To do. Copy out everything from the line containing "How distant is" down to the end of the records below, reproducing each line without change.

Data provided.
══════════
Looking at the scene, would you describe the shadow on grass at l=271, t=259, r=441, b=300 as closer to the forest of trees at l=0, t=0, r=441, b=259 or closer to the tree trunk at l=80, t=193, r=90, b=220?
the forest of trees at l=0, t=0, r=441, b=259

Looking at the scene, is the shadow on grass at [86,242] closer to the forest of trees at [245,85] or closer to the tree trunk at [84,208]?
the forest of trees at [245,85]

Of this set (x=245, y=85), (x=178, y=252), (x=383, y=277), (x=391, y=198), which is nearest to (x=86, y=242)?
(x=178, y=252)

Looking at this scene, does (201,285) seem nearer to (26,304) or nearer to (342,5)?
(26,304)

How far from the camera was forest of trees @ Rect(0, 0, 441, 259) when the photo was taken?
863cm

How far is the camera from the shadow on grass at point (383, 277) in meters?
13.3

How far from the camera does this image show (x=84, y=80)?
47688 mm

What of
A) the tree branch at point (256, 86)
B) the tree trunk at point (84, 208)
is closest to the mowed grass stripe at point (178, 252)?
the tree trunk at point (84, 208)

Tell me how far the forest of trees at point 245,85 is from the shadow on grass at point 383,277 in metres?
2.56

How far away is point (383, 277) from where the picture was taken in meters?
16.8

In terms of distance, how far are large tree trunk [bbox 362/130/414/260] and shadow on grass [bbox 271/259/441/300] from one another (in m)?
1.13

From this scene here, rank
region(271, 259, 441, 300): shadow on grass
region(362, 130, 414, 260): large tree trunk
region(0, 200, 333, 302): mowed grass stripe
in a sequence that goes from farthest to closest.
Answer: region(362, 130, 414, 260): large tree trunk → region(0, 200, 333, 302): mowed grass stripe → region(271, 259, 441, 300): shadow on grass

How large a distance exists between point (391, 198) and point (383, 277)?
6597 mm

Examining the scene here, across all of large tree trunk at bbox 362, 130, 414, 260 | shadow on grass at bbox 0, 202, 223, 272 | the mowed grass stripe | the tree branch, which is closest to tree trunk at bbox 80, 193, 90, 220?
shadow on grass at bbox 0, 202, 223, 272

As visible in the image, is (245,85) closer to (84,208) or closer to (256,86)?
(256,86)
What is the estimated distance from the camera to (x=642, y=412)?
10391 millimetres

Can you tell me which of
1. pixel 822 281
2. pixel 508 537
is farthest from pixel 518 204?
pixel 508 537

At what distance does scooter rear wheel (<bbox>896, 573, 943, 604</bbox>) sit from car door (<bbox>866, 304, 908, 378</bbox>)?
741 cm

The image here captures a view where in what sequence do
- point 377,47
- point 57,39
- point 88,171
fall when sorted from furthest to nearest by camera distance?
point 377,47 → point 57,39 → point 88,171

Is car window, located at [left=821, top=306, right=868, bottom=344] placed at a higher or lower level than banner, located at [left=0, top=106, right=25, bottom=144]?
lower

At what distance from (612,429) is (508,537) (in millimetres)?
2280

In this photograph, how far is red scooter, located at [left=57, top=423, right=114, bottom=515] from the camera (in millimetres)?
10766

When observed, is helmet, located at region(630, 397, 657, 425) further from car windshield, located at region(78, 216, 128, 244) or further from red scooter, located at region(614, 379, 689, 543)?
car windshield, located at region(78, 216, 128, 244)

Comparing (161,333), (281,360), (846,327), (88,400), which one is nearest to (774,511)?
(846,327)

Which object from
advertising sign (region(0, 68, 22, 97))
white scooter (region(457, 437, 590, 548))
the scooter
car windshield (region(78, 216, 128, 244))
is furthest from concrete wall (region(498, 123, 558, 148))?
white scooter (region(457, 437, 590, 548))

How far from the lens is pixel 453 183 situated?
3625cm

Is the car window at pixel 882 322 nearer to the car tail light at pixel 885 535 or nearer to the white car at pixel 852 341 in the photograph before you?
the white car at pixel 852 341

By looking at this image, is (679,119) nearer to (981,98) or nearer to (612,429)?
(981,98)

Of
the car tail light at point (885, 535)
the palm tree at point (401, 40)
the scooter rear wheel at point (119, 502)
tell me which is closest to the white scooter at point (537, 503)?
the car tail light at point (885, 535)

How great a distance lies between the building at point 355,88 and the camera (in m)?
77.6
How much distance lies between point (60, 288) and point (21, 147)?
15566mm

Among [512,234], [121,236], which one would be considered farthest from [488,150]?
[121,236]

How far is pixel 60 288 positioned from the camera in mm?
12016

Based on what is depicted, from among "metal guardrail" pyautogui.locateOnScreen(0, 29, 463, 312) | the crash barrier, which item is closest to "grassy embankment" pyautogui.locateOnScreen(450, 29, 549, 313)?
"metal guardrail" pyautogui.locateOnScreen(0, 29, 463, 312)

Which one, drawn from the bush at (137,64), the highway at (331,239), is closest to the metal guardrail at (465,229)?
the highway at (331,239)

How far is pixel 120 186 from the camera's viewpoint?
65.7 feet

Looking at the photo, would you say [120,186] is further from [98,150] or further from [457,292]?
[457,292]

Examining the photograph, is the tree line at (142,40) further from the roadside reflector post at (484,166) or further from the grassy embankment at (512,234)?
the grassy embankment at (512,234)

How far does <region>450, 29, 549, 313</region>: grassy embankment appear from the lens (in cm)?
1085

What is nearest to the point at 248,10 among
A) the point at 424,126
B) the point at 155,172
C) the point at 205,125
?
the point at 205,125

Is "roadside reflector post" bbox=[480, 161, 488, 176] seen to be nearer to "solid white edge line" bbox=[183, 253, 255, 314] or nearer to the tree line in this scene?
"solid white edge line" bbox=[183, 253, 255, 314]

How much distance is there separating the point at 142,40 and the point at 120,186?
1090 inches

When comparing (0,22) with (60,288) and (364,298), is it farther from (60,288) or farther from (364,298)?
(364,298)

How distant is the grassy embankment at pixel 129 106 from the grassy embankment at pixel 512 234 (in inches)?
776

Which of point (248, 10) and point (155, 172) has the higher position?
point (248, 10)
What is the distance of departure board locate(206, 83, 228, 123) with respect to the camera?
══════════
Exercise response.
How distant is the grassy embankment at pixel 129 106 from the grassy embankment at pixel 512 234 (in inches)?
776

Which of point (248, 10) and point (155, 172) has the higher position?
point (248, 10)
What is the distance of departure board locate(206, 83, 228, 123) with respect to the camera?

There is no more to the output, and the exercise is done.